A Aldo Rico no le alcanzó con sublevarse en Semana Santa y decidió ir por más. Monte Caseros, en la provincia de Corrientes, fue el escenario donde se dirimió la interna militar en el segundo alzamiento que sufrió la democracia. Una crónica de días que mezclaron la zozobra y el ridículo.

La historia registra que la democracia (re)nacida en 1983 afrontó cuatro alzamientos militares. El primero, en la Semana Santa de 1987, le sacó a Raúl Alfonsín la ley de Obediencia Debida. El presidente radical debió afrontar otros dos motines, al comienzo y al final de 1988, y Carlos Menem reprimió como no había podido su antecesor cuando los carapintadas salieron a la calle en 1990.

El segundo alzamiento, el de enero de 1988, el que pasó a la historia por su epicentro en la localidad correntina de Monte Caseros, fue un coletazo directo de la crisis militar desatada en la Pascua del 87. El duelo de Aldo Rico con el jefe del ejército, Dante Caridi hacía retroceder el reloj de la historia poco menos que a la crisis de azules y colorados de 1962 y 1963 o, para hablar con propiedad, a los mandos medios que se revelaron a Alejandro Agustín Lanusse en Azul y Olavarría en 1971. Como fuese, era un hecho anacrónico. La continuación de Santa Semana,  pero esta vez limitada a la interna castrense.

----

SU OBJETIVO: Cite textualmente el pasaje del texto sobre el alzamiento de Monte Caseros que va desde "El segundo alzamiento, el" hasta "la interna castrense.", ambos incluidos.

DATOS PROPORCIONADOS:
----

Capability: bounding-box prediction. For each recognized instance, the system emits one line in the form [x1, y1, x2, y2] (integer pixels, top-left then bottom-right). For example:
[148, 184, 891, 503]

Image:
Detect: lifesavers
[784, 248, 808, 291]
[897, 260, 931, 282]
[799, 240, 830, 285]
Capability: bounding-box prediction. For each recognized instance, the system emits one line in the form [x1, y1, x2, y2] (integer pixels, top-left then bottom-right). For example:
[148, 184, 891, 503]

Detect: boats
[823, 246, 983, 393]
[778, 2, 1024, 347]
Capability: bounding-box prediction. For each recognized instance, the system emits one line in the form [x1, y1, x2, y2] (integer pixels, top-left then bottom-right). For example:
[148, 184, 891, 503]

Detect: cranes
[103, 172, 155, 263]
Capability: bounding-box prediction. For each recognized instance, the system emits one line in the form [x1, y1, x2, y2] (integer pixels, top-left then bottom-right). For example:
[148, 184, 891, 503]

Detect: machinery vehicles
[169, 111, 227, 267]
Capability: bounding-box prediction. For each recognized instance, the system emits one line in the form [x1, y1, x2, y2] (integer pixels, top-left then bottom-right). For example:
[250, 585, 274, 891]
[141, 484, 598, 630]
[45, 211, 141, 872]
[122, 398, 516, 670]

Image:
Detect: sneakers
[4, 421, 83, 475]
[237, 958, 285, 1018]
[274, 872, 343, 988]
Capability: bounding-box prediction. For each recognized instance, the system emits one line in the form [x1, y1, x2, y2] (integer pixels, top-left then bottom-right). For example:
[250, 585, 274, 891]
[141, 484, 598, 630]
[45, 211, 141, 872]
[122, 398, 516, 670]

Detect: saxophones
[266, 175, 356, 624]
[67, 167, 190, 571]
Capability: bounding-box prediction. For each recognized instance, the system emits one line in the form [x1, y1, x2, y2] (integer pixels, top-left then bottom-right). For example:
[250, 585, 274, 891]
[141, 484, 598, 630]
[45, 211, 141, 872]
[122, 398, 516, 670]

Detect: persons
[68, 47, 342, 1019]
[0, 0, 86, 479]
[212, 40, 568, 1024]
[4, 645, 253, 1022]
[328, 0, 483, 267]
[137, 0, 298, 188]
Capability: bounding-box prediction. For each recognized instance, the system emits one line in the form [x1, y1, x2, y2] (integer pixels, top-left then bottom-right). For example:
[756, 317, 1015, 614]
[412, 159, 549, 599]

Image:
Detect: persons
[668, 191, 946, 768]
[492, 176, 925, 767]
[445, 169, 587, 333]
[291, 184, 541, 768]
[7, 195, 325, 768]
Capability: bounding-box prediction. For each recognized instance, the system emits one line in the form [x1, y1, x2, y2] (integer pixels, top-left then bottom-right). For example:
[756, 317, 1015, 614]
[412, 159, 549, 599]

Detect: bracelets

----

SOLUCIÓN:
El segundo alzamiento, el de enero de 1988, el que pasó a la historia por su epicentro en la localidad correntina de Monte Caseros, fue un coletazo directo de la crisis militar desatada en la Pascua del 87. El duelo de Aldo Rico con el jefe del ejército, Dante Caridi hacía retroceder el reloj de la historia poco menos que a la crisis de azules y colorados de 1962 y 1963 o, para hablar con propiedad, a los mandos medios que se revelaron a Alejandro Agustín Lanusse en Azul y Olavarría en 1971. Como fuese, era un hecho anacrónico. La continuación de Santa Semana,  pero esta vez limitada a la interna castrense.